--- Short exercise ---
In the network intrusion detection text, what kind of classification problem is the task to be modeled as?

--- Source text ---
** START **

Software to detect network intrusions protects a computer network from unauthorized users, including perhaps insiders. This project aims to build a network intrusion detector, a predictive model capable of distinguishing between bad connections, called intrusions or attacks, and good normal connections.Model this problem as a BINARY classification problem. Use the following models to detect bad connections.

#### Requirement: We will be using a KDD dataset to try to classify a connection as 'normal' or others.

In [1]:
import findspark
findspark.init()

In [None]:
import pandas as pd

In [2]:
from pyspark.sql import SparkSession
from pyspark.sql.functions import col

from pyspark.ml.linalg import Vectors
from pyspark.ml.feature import VectorAssembler, StringIndexer, OneHotEncoder
from pyspark.ml.classification import DecisionTreeClassifier, RandomForestClassifier, GBTClassifier
from pyspark.ml.evaluation import MulticlassClassificationEvaluator
from pyspark.ml import Pipeline

from pyspark.mllib.evaluation import MulticlassMetrics

In [3]:
spark = SparkSession.builder.appName('kdd').getOrCreate()

In [4]:
df = spark.read.csv("../../Data/kddcup.data_10_percent.gz", header=False, inferSchema=True)

In [5]:
df.count()

494021

In [6]:
str(df.columns)

** END **

--- Data entries ---
** START **

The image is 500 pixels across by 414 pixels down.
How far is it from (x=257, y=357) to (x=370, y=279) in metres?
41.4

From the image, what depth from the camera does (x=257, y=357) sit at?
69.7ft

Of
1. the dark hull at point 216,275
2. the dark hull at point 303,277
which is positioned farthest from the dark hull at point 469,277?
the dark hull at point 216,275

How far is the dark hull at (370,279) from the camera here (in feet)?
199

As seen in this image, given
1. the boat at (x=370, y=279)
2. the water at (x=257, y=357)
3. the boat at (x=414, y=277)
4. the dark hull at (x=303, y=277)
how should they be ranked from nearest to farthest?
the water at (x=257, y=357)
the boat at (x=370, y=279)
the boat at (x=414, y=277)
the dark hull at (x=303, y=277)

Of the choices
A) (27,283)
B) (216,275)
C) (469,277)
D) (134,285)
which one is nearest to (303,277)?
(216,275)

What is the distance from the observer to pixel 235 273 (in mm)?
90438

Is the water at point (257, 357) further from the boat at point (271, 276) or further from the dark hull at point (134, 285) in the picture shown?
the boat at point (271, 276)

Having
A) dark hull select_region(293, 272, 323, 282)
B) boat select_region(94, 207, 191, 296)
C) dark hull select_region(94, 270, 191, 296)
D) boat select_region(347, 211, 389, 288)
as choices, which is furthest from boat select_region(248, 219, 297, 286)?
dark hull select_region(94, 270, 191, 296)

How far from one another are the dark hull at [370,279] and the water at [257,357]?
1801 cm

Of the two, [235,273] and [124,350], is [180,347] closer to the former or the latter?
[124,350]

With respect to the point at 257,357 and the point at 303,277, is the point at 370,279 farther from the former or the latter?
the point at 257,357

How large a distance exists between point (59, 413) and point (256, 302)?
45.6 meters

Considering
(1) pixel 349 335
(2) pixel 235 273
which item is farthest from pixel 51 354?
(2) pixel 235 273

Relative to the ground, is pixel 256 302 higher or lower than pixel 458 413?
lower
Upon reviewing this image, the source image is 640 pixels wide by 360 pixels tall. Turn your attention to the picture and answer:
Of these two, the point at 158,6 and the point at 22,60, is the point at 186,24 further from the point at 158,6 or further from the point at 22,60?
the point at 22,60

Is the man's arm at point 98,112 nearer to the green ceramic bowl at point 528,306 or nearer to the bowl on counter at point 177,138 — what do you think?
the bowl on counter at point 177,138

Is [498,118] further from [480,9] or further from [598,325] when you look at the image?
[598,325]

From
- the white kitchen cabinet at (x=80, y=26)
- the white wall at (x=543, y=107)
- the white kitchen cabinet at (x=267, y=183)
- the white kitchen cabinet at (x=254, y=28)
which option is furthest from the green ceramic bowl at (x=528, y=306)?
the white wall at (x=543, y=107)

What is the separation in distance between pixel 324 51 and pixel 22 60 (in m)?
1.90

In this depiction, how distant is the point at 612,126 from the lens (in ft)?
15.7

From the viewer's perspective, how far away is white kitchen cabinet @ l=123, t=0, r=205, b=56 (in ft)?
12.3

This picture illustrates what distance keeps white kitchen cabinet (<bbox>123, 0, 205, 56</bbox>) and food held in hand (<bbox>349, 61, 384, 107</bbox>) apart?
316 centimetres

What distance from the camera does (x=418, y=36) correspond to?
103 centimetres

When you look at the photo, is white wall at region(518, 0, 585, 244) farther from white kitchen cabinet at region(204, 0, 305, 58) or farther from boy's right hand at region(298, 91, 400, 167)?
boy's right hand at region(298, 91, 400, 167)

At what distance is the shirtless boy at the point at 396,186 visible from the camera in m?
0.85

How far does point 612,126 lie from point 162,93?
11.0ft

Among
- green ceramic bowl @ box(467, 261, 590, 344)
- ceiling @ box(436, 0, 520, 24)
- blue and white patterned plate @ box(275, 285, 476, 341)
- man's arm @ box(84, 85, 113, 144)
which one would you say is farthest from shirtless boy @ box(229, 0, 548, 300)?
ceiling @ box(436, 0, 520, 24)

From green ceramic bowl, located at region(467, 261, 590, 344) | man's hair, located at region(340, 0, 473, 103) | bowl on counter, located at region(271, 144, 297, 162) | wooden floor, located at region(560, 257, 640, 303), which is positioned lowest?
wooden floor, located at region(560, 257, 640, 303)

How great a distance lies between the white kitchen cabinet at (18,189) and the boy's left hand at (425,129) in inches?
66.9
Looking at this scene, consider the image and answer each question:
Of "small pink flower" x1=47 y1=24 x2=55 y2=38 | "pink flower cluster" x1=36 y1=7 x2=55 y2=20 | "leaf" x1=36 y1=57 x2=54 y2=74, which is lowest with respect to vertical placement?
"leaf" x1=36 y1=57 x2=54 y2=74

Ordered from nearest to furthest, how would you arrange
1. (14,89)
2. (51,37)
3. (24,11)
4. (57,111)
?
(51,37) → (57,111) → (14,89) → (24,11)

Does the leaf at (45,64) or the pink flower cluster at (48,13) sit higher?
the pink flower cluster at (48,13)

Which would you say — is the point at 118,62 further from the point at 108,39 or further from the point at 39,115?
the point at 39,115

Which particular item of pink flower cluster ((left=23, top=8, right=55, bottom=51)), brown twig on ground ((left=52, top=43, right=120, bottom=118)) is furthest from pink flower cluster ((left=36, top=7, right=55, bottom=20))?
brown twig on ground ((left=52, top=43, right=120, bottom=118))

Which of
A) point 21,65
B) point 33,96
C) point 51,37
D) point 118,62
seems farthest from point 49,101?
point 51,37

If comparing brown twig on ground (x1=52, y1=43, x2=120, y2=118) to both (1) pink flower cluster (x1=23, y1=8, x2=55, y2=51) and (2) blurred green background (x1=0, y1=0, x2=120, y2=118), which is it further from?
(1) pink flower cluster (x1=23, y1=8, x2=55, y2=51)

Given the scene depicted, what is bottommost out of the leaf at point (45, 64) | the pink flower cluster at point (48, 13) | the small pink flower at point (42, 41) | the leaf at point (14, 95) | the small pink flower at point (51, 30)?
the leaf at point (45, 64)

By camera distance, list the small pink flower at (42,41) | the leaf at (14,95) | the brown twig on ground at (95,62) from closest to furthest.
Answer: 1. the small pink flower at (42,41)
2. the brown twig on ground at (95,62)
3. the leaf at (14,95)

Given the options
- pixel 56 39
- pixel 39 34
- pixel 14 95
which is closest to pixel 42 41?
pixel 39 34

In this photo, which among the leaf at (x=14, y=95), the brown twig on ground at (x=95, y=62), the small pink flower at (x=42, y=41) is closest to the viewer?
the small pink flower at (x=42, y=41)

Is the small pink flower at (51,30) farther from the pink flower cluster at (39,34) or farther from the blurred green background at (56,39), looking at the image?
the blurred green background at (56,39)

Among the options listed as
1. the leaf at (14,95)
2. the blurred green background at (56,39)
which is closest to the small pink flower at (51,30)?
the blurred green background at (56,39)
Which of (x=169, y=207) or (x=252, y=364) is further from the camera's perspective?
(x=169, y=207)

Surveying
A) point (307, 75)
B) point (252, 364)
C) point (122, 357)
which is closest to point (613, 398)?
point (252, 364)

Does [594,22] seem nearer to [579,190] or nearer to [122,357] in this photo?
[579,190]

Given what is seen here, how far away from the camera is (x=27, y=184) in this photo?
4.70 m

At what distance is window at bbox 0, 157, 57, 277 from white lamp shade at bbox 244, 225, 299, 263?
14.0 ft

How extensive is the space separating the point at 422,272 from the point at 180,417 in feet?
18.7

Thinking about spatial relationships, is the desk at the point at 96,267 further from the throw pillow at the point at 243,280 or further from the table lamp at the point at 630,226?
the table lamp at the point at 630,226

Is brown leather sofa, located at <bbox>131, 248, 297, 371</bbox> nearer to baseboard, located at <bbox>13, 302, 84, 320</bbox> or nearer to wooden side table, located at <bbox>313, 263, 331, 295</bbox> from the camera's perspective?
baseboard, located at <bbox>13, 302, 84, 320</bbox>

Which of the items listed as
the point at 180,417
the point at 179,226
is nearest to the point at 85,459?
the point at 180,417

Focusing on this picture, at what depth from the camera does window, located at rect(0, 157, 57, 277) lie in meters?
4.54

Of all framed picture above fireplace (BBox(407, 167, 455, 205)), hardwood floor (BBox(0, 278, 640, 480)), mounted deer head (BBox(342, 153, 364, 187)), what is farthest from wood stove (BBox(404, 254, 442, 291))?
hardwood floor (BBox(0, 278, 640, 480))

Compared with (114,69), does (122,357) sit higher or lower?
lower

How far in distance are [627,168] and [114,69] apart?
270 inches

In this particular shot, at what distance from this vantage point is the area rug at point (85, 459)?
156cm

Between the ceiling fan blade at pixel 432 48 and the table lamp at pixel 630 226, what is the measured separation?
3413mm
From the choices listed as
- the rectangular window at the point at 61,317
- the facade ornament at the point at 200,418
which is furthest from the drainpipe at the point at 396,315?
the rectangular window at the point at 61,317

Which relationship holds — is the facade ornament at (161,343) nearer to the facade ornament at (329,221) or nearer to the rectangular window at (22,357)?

** END **

--- Exercise response ---
A binary classification problem.